Haggie Financial, for Brit Insurance
Tel: +44 (0)207 417 8989
Tel: +44 (0) 7803 851 426
Rubenstein Associates, for Apollo
Brunswick Group, for CVC
Tel: +1 (212) 843 8590
Tel: +44 (0)207 404 5959
Achilles is a company formed on behalf of funds managed by Apollo Management VII, L.P. and funds advised by CVC Capital Partners Limited.
This announcement will be available on Brit Insurance's website
(http://investor.britinsurance.com/phoenix.zhtml?c=133807&p=irol-disclaimer100610) by no later than 12 noon (London time) on 25 March 2011.
This announcement does not constitute, and must not be construed as, an offer to sell or an invitation to purchase or subscribe for any securities or the solicitation of an offer to purchase or subscribe for any securities, pursuant to the Offer or otherwise. The full terms and conditions of the Offer, including details of how the Offer may be accepted, are set out in the Offer Document.

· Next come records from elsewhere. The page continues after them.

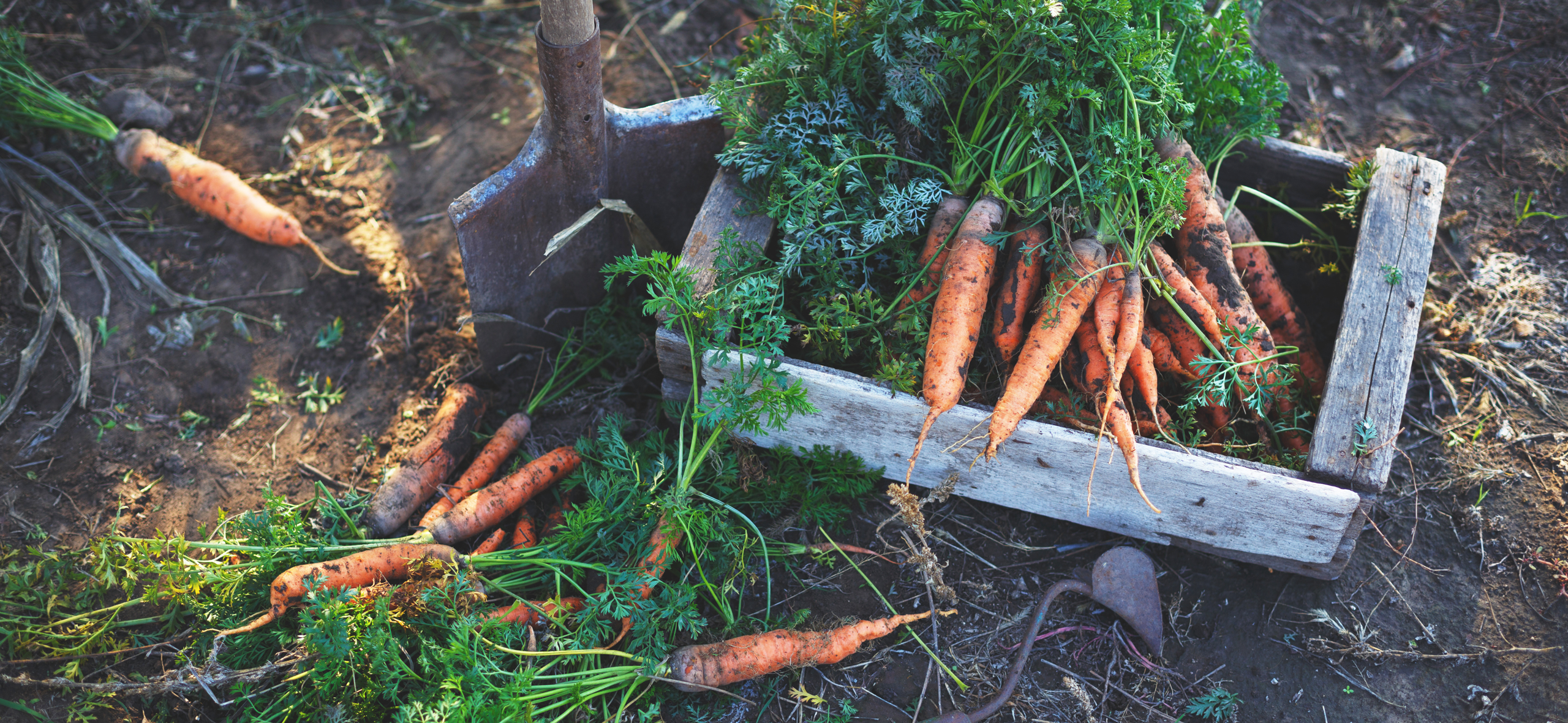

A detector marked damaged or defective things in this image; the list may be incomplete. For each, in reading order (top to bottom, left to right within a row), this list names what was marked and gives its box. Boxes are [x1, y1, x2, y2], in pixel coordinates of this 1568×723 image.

rusty metal tool [451, 0, 724, 371]
rusty shovel blade [451, 22, 724, 371]
rusty metal tool [922, 545, 1160, 721]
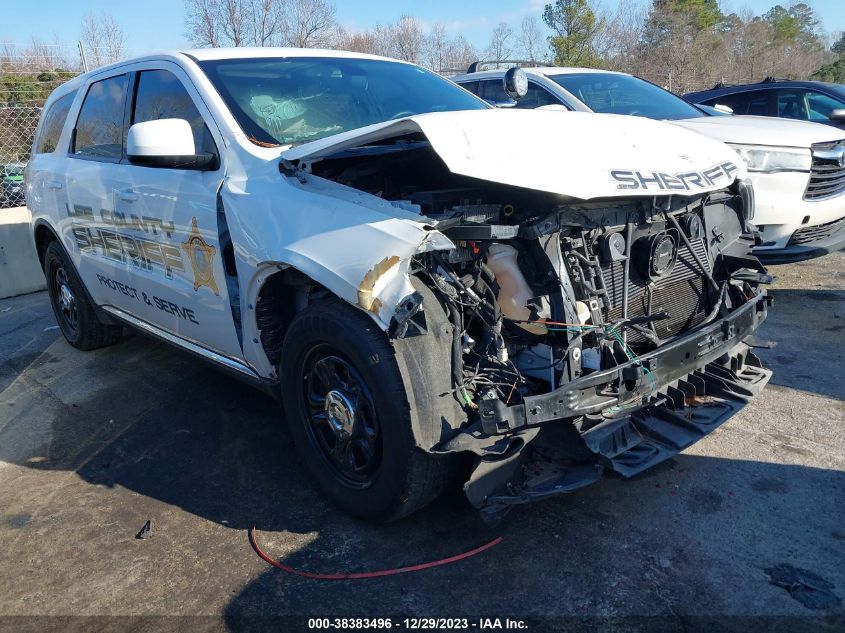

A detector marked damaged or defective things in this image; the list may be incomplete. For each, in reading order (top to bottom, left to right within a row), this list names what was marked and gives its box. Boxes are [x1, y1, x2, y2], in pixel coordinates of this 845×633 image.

crumpled hood [280, 107, 740, 199]
crumpled hood [672, 114, 844, 148]
wrecked sheriff suv [28, 49, 772, 520]
damaged front end [286, 112, 776, 520]
torn bumper [454, 292, 772, 512]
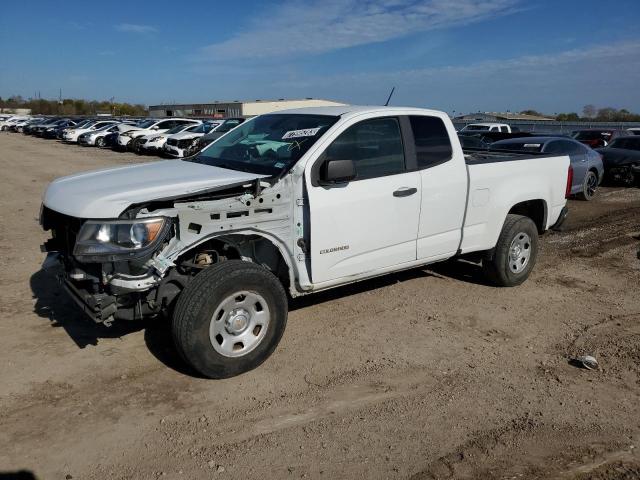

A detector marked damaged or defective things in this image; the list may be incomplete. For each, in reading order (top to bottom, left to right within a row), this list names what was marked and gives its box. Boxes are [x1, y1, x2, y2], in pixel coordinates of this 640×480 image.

broken headlight [73, 218, 170, 262]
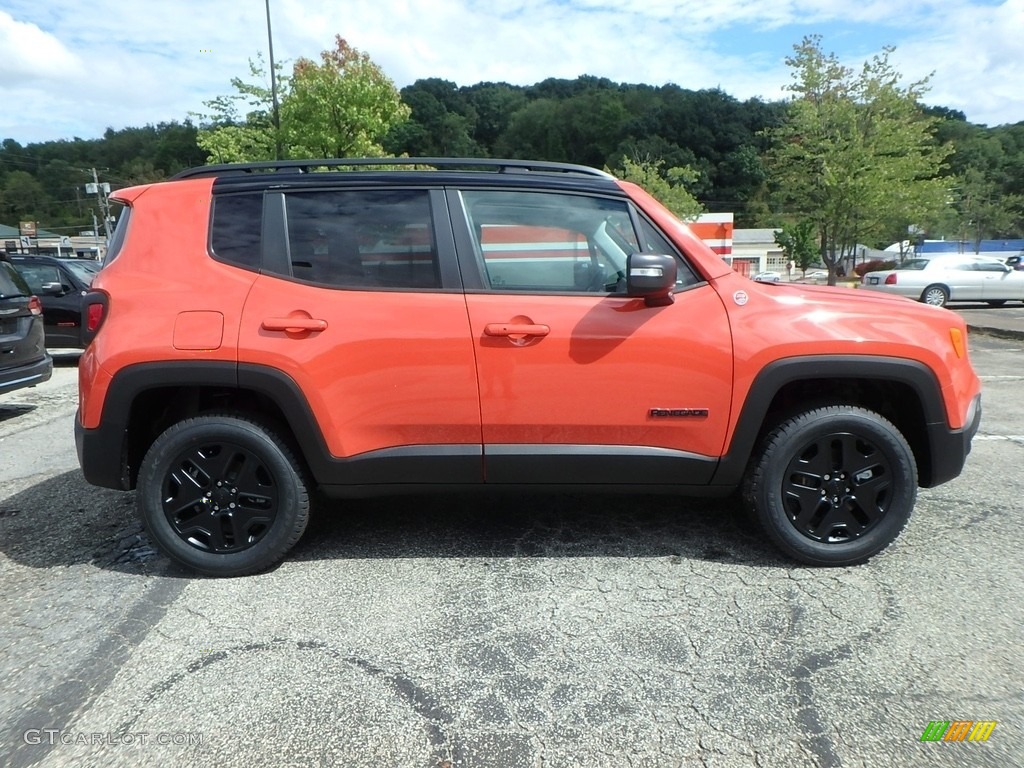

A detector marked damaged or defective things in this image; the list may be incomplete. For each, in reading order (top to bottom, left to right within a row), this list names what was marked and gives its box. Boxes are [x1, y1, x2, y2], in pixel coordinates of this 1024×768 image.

cracked pavement [0, 344, 1019, 768]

The release, publication or distribution of this announcement in certain jurisdictions may be affected by the laws of relevant jurisdictions. Persons who are subject to the laws of any jurisdiction other than the United Kingdom or the Netherlands or are not resident in the United Kingdom or the Netherlands will need to inform themselves about, and observe, any applicable requirements. This announcement has been prepared for the purpose of complying with English and Dutch law and the information disclosed may not be the same as that which would have been prepared in accordance with the laws of jurisdictions outside the United Kingdom and the Netherlands.